─── DATA UNDER STUDY ───
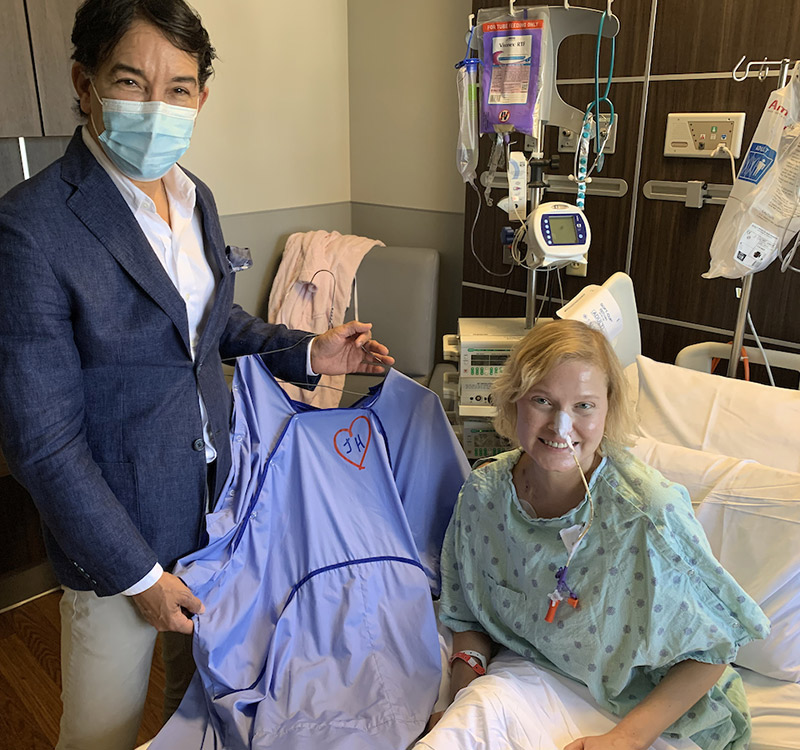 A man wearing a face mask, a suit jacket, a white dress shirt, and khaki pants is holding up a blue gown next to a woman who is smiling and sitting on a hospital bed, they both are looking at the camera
───
─── DATA UNDER STUDY ───
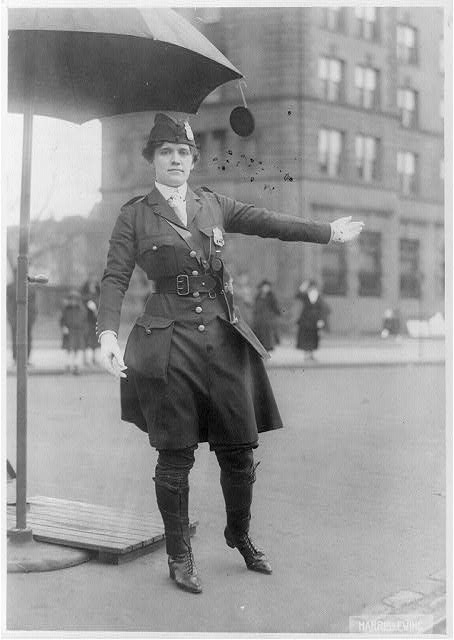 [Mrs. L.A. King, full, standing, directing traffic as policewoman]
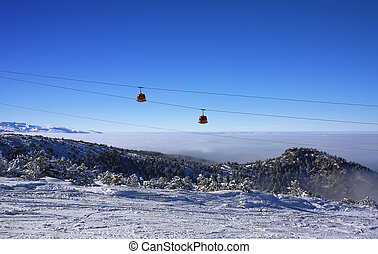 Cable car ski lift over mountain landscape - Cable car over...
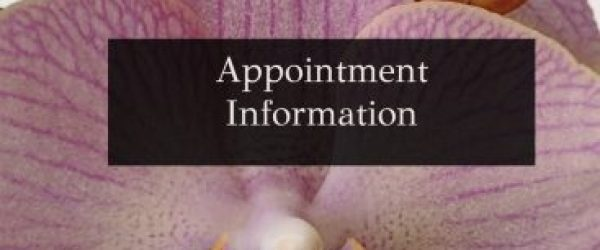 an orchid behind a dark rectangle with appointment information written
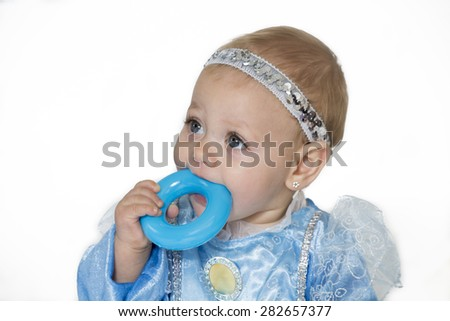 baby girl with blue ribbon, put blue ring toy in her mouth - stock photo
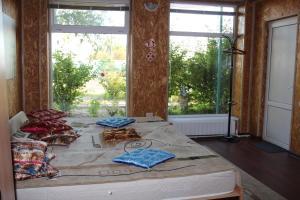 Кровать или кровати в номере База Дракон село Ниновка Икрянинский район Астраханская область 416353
───
* [WHAT THE EXERCISE ASKS]
After locating the line containing "Cable car ski" in the entries above, return it and every line after it exactly, ending at the line containing "Кровать или кровати", without pictures.

* [SOLUTION TO THE EXERCISE]
 Cable car ski lift over mountain landscape - Cable car over...
 an orchid behind a dark rectangle with appointment information written
 baby girl with blue ribbon, put blue ring toy in her mouth - stock photo
 Кровать или кровати в номере База Дракон село Ниновка Икрянинский район Астраханская область 416353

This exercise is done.